Reproduce the following entries exactly, leaving nothing out.

Exercise data >>

/---

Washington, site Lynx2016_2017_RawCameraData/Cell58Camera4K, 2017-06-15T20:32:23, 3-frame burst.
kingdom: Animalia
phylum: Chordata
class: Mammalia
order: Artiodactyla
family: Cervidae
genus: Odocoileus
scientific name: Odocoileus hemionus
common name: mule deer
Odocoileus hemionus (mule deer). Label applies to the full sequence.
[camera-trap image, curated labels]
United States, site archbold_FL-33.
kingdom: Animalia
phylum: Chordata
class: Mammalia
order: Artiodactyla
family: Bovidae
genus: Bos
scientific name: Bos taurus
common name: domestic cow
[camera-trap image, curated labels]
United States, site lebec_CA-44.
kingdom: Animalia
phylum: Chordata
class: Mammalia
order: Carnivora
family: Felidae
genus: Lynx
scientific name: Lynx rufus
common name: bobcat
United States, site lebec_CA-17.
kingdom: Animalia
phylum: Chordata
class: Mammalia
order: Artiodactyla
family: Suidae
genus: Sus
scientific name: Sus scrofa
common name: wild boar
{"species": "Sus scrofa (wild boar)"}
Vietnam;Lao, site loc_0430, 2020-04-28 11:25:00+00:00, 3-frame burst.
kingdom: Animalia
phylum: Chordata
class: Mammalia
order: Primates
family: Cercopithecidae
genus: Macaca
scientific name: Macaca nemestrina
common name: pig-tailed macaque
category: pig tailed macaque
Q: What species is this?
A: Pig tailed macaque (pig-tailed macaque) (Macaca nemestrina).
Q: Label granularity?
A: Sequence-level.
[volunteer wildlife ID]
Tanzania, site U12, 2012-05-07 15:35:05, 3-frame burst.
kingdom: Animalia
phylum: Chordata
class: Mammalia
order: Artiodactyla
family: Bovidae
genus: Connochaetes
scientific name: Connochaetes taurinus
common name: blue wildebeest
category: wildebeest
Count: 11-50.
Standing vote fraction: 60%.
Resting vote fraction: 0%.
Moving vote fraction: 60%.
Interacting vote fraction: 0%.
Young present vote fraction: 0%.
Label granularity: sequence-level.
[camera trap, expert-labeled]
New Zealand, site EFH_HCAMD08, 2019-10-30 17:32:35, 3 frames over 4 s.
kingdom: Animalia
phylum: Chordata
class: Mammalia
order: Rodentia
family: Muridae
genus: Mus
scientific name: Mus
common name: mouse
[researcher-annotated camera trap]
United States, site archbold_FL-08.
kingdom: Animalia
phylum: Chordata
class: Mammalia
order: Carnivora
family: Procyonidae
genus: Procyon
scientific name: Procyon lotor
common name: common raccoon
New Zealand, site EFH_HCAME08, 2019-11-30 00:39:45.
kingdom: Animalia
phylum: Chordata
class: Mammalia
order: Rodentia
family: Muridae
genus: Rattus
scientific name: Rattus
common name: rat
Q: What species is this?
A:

\---

Written response >>
Washington, site Lynx2016_2017_RawCameraData/Cell58Camera4K, 2017-06-15T20:32:23, 3-frame burst.
kingdom: Animalia
phylum: Chordata
class: Mammalia
order: Artiodactyla
family: Cervidae
genus: Odocoileus
scientific name: Odocoileus hemionus
common name: mule deer
Odocoileus hemionus (mule deer). Label applies to the full sequence.
[camera-trap image, curated labels]
United States, site archbold_FL-33.
kingdom: Animalia
phylum: Chordata
class: Mammalia
order: Artiodactyla
family: Bovidae
genus: Bos
scientific name: Bos taurus
common name: domestic cow
[camera-trap image, curated labels]
United States, site lebec_CA-44.
kingdom: Animalia
phylum: Chordata
class: Mammalia
order: Carnivora
family: Felidae
genus: Lynx
scientific name: Lynx rufus
common name: bobcat
United States, site lebec_CA-17.
kingdom: Animalia
phylum: Chordata
class: Mammalia
order: Artiodactyla
family: Suidae
genus: Sus
scientific name: Sus scrofa
common name: wild boar
{"species": "Sus scrofa (wild boar)"}
Vietnam;Lao, site loc_0430, 2020-04-28 11:25:00+00:00, 3-frame burst.
kingdom: Animalia
phylum: Chordata
class: Mammalia
order: Primates
family: Cercopithecidae
genus: Macaca
scientific name: Macaca nemestrina
common name: pig-tailed macaque
category: pig tailed macaque
Q: What species is this?
A: Pig tailed macaque (pig-tailed macaque) (Macaca nemestrina).
Q: Label granularity?
A: Sequence-level.
[volunteer wildlife ID]
Tanzania, site U12, 2012-05-07 15:35:05, 3-frame burst.
kingdom: Animalia
phylum: Chordata
class: Mammalia
order: Artiodactyla
family: Bovidae
genus: Connochaetes
scientific name: Connochaetes taurinus
common name: blue wildebeest
category: wildebeest
Count: 11-50.
Standing vote fraction: 60%.
Resting vote fraction: 0%.
Moving vote fraction: 60%.
Interacting vote fraction: 0%.
Young present vote fraction: 0%.
Label granularity: sequence-level.
[camera trap, expert-labeled]
New Zealand, site EFH_HCAMD08, 2019-10-30 17:32:35, 3 frames over 4 s.
kingdom: Animalia
phylum: Chordata
class: Mammalia
order: Rodentia
family: Muridae
genus: Mus
scientific name: Mus
common name: mouse
[researcher-annotated camera trap]
United States, site archbold_FL-08.
kingdom: Animalia
phylum: Chordata
class: Mammalia
order: Carnivora
family: Procyonidae
genus: Procyon
scientific name: Procyon lotor
common name: common raccoon
New Zealand, site EFH_HCAME08, 2019-11-30 00:39:45.
kingdom: Animalia
phylum: Chordata
class: Mammalia
order: Rodentia
family: Muridae
genus: Rattus
scientific name: Rattus
common name: rat
Q: What species is this?
A:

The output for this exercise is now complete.